Talk, Don't Write: A Study of Direct Speech-Based Image Retrieval
This addresses the practical challenge of retrieving images using speech, particularly for spontaneous or accented speech where traditional ASR-based methods may fail.
The paper tackles the problem of speech-based image retrieval by extensively studying encoder architectures and training methodologies, achieving large gains over state-of-the-art with recall-at-one improvements from 21.8% to 33.2% on Flickr Audio and 27.6% to 53.4% on Places Audio.

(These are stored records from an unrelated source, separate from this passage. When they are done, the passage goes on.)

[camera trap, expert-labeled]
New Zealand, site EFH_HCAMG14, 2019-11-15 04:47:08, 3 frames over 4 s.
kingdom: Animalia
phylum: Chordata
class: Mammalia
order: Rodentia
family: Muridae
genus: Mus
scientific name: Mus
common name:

Speech-based image retrieval has been studied as a proxy for joint representation learning, usually without emphasis on retrieval itself. As such, it is unclear how well speech-based retrieval can work in practice -- both in an absolute sense and versus alternative strategies that combine automatic speech recognition (ASR) with strong text encoders. In this work, we extensively study and expand choices of encoder architectures, training methodology (including unimodal and multimodal pretraining), and other factors. Our experiments cover different types of speech in three datasets: Flickr Audio, Places Audio, and Localized Narratives. Our best model configuration achieves large gains over state of the art, e.g., pushing recall-at-one from 21.8% to 33.2% for Flickr Audio and 27.6% to 53.4% for Places Audio. We also show our best speech-based models can match or exceed cascaded ASR-to-text encoding when speech is spontaneous, accented, or otherwise hard to automatically transcribe.